EHR Vital Signs

Document a patient's vital signs on the Chart Medical, Vital Signs tab. Vital signs can include height, weight, blood pressure, and pulse.

  1. In the Chart Module, double click the pink medical area, or on the EHR Dashboard, click any vital signs row.
  2. Click the Vital Signs tab.

    Add Vital Sign: Add vital sign entries.

    Growth Chart: For patients who are 0 - 20 years of age, view a plotted chart of vital sign changes. See EHR Growth Chart.

    Vital Signs: A list of vital sign entries, sorted by date. Double click to edit.

    Documentation for Followup or Ineligible will show no text; this is leftover from 2011 certification.

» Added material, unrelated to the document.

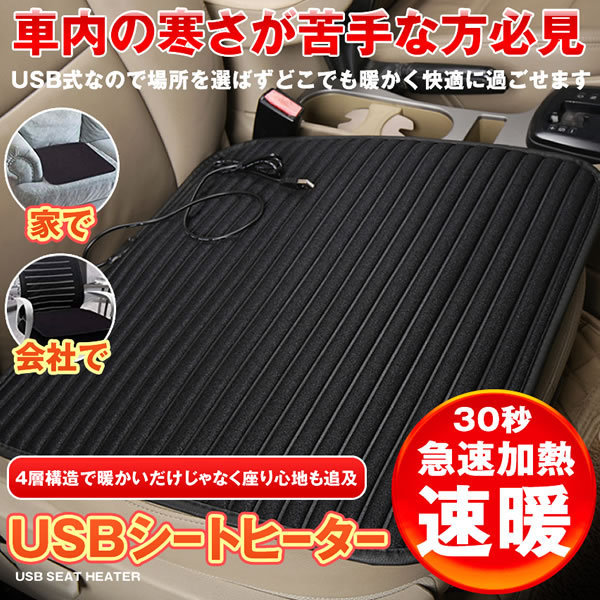 車用 ホットカーシート 30秒 速暖 カーシート Usb ヒーター クッション 極暖 速暖 車 運転席 助手席 家 会社 電熱 Htcussgwの通販はau Pay マーケット Kurano Online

  3. Click Add Vital Sign, or double click an entry to edit. The patient's age will determine which information shows in the window.
  4. Enter the vital sign information.
    • Date: The date of the entry.
    • Systolic/Diastolic BP: Blood pressure measurements. Corresponding LOINC Codes will show.
    • Height: Patient's height in inches. Height Code is automatically selected when height is entered; you can select another option if desired.
    • Weight: Patient's weight in pounds (lbs). Weight Code is automatically selected when weight is entered; you can select another option if desired.
    • BMI: Automatically calculated using height and weight. If BMI is flagged as underweight or overweight, and the patient is older than 18, an Intervention area will show at the bottom of the window. A corresponding LOINC code will show.
    • BMI Percentile: Only visible for patients 3 to 16 years of age as of January 1. A corresponding LOINC code will show.
    • Pulse: The patient's pulse in beats per minute.
  5. If applicable, enter CQM exclusion reasons or interventions.

    Exclusion from BMI Exam: This information is included in Clinical Quality Measure exclusions. If BMI height and weight are not recorded due to a patient's condition, select the checkbox that explains the reason.

    • Pregnancy: Check this box if patient is/was pregnant during measurement period. If you have set a default pregnancy code in EHR Settings, it will show as the Pregnancy Code and Description. If you have not set a default, the Problem List will open so you can select one. To set a default, click Change Default. Once selected, a diagnosis of pregnancy, using this code, will also be added to the patient's list of problems with a start date equal to exam date, if an active diagnosis doesn't already exist. Pregnant patients will not count in the denominator of associated CQMs, though will show as an exclusion.
    • Other Reason: Check this box if height/weight is not recorded for a reason other than pregnancy, then document the Reason not Performed. If a valid reason is documented, this patient will not be calculated in the denominator of associated CQMs.

    Interventions and/or Medications: This area only shows in the following circumstances:

    If a patient is 16 years of age or younger as of January 1 of the exam year, and a height and weight is entered.

    If a patient is 18 or older, height and weight are entered, and the calculated BMI is flagged as underweight or overweight.

    1. Click Add to document an Intervention.
    2. Enter the date. The default is today's date.
    3. Click on an intervention. To filter the list by intervention type, click the Code Set dropdown.
      • Patients 16 or younger: Nutritional Counseling and Physical Activity Counseling interventions are listed.
      • Patients 18 or older: Above/Below Normal Weight referral, medication, or follow up interventions are listed.
    4. If patient declines the intervention, click Patient Declined.
    5. Enter a note (optional).
    6. Click OK. If you select a medication, the Medication for Patient window will open so you can enter instructions and start date. See Medications.
  6. Click OK to save the vital sign entry.